I couldn’t help, nor could I physically see the person and support them due to the distance required to travel and COVID-19 restrictions. I didn’t know what to do and neither did Stacey. The normal plan is for Stacey to worry and for me to drive, and then I carry out logistics whilst she sits with the person to keep them company. This shouldn’t have been both of us sitting there worrying with no action being carried out whatsoever! It didn’t feel right, and it still doesn’t.
For various reasons I will say no more on this situation, but this is what caused me to start feeling rubbish mentally again.
I purposely used the word ‘rubbish’ in the previous sentence – I didn’t anywhere near as I did previously, but I had finally recognised the signs of how my own mental health can deteriorate, and that in itself was an extremely interesting journey.
As a result I decided to take up the therapy service from work again in which I had previously used the one-off service, but I felt it would be better to take the six sessions this time which required a consultation prior to having any. I seem to have fixed my surface-level issues through new activities such as writing this blog and cycling, but there’s something else niggling away in the back of my mind which I can’t quite grasp. Whilst someone who is depressed doesn’t necessarily fit a particular profile, I noticed I have started describing my days as ‘good’ and ‘bad’ days. A classic sign.
Anyway, this consultation took place on the 24th and I realised that I have two major problems as a result of talking to the therapist:
- I have so many ‘Why?’ questions that I simply cannot answer, and some have already come up in this blog! I’m not sure if I’ll ever get to the bottom of this, but at least being able to manage the expectations of what I can answer will help me moving forward.
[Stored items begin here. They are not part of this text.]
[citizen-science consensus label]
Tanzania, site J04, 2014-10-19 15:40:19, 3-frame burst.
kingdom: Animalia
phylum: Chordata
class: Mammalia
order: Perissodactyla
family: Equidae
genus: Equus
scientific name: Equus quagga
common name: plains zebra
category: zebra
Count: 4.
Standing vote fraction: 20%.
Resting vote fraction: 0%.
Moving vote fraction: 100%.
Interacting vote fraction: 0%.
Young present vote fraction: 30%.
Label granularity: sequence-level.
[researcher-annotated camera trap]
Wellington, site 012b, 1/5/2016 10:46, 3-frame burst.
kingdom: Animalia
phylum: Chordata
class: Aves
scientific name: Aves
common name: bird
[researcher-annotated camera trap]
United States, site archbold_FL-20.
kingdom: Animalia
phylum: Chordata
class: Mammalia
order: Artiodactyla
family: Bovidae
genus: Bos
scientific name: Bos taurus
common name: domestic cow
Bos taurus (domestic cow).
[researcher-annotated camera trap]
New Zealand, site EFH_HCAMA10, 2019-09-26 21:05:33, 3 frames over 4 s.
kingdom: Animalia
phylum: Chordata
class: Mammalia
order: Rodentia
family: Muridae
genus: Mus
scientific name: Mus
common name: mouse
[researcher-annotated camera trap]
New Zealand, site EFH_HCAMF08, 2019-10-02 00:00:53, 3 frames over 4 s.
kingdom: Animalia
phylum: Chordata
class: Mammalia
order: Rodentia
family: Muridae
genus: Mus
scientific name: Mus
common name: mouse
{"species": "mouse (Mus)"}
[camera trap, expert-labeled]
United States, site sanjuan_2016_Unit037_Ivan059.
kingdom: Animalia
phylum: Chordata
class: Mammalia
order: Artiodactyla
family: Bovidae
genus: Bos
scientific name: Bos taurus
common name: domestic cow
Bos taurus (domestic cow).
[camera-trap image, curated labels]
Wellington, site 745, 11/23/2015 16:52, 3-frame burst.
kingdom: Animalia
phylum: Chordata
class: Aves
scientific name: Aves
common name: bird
- My anxiety kicks in and overtakes everything I do if I can’t find a path forward. I don’t necessarily feel a need to be in control, but if there’s a challenge ahead, I like to be able to see a few stepping stones ahead to identify progress. This runs through my veins at home and at work, particularly as my role is based on software delivery where everything will always fall back to logical statements that are binary, or, ‘the science’ as we all like to call it since COVID-19 hit.
Admittedly there’s no real beginning, middle, and end to this post, but I just thought it was worth sharing with you that a mental health journey isn’t an ‘A to B’.
You’ll get diverted along the way, hit every single red traffic light along the way, and sometimes you might even feel like you’ve driven for miles only to find yourself at the same junction again and again on the same journey.
So many people are suffering with their mental health right now. Remember, it’s ok to not feel ecstatic every day, and it’s about learning from the whole journey, not just the good times.
To conclude this mental health series, I leave you with this ~11 minute video by CPG Grey – “Lockdown Productivity: Spaceship You”. It is worth a watch, and so are his other videos!
In our house we’ve tried to reflect some of the elements explained in this video:
- We swapped our dining rooms and living rooms around. We spend more time at the laptops than we do entertaining ourselves, and with our ‘normal’ layout work and play were starting to blend. Now, our dining room is no longer a ‘through’ room between the living room and kitchen, so our work activity and visibility of our laptops stay firmly away from us during the evenings and weekends.
- We try to avoid early nights which actually mean watching the TV or playing games on our phones in bed, and only go upstairs for bed. This means our relaxation activities stay within one confined area of the house, and we seem to be able to sleep better.